EXTRAIT DU DOCUMENT
"""
« Le rôle changeant de la Chine dans l’économie chinoise a récemment été mis en lumière par l’occurrence de son premier déficit de compte courant en 17 ans. Nous passons en revue les analyses qu’offrent les économistes de son nouveau rôle et des défis qui lui sont associés.

(…) Timothy Taylor présente l’évolution trimestrielle du compte courant depuis les années quatre-vingt-dix. Le compte courant est la somme des exportations nettes des biens et services, des revenus du capital versés par le reste du monde moins ceux versés au reste du monde, et les paiements de transfert nets tels que l’aide étrangère. La Chine avait un déficit de compte courant de 282 milliards de dollars au premier trimestre de l’année 2018, le premier depuis 17 ans. Ce déficit est apparu au terme d’une baisse du solde courant sur trois ans et résulte de la réorientation de l’économie chinoise, qui nécessite notamment davantage d’importations de services. Il explique que cela affaiblit les arguments utilisés par l’actuelle guerre commerciale, bien qu’il note que le compte courant annuel puisse bien être positive en 2018 malgré les fluctuations saisonnières des exportations chinoises.
"""
DONNÉES FOURNIES
"""
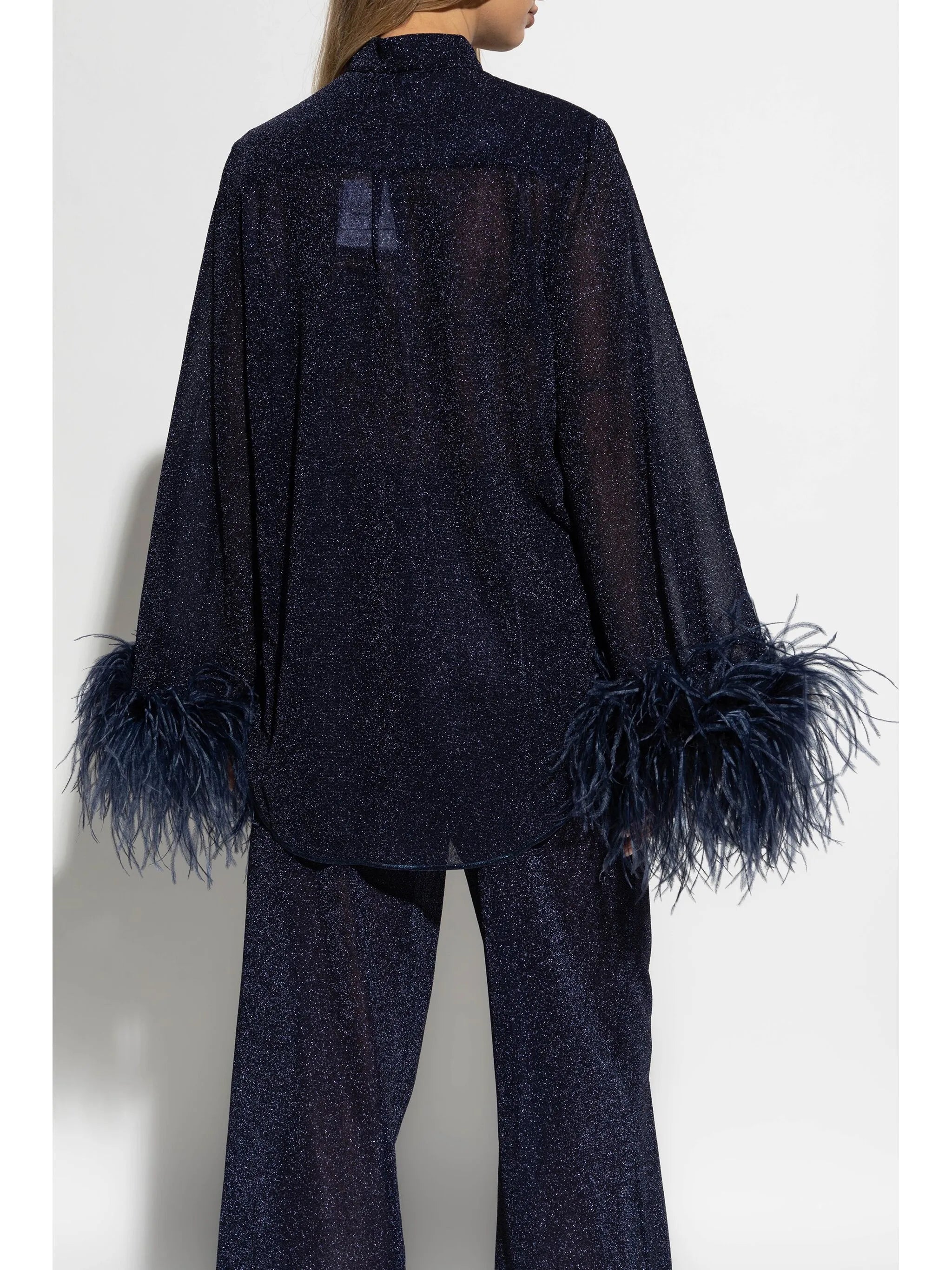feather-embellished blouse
"""
"""
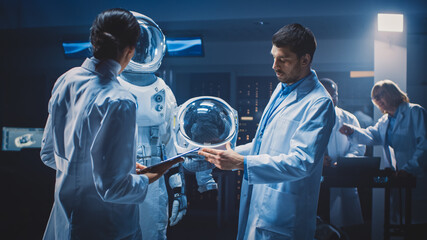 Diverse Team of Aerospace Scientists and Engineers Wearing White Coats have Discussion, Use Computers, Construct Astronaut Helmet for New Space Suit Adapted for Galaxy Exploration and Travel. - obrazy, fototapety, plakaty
"""
CONSIGNES DE L'EXERCICE
(a) D'après l'extrait sur le compte courant de la Chine, quels éléments s'additionnent pour former le compte courant ? Donnez-les tous.
(b) Poursuivez l'extrait sur le compte courant de la Chine à la suite de sa dernière phrase.

RÉPONSES CI-DESSOUS
(a)
- les exportations nettes des biens et services
- les revenus du capital versés par le reste du monde moins ceux versés au reste du monde
- les paiements de transfert nets tels que l'aide étrangère

(b)
(…) Brad Setser offre une analyse plus détaillée et sceptique des données. Il affirme que le solde du compte courant chinois n’est pas mesuré avec précision et que, si l’on prédit un compte courant déficitaire pour l’année 2018, c’est en raison des prix élevés du pétrole, une matière première que la Chine importe en grandes quantités, et des fragiles changements méthodologiques dans la mesure des activités de tourisme. En outre, la tendance baissière du compte courant est en partie due à la relance budgétaire mise en œuvre par le gouvernement chinois depuis 2015. Dès que cette relance budgétaire cessera, le déficit du compte courant pourrait rapidement s’inverser. Finalement, Setser explique que l’excédent de la Chine pour les échanges de produits manufacturés reste l’un des plus élevés dans le monde et qu’il ne peut donc expliquer le récent déficit du compte courant.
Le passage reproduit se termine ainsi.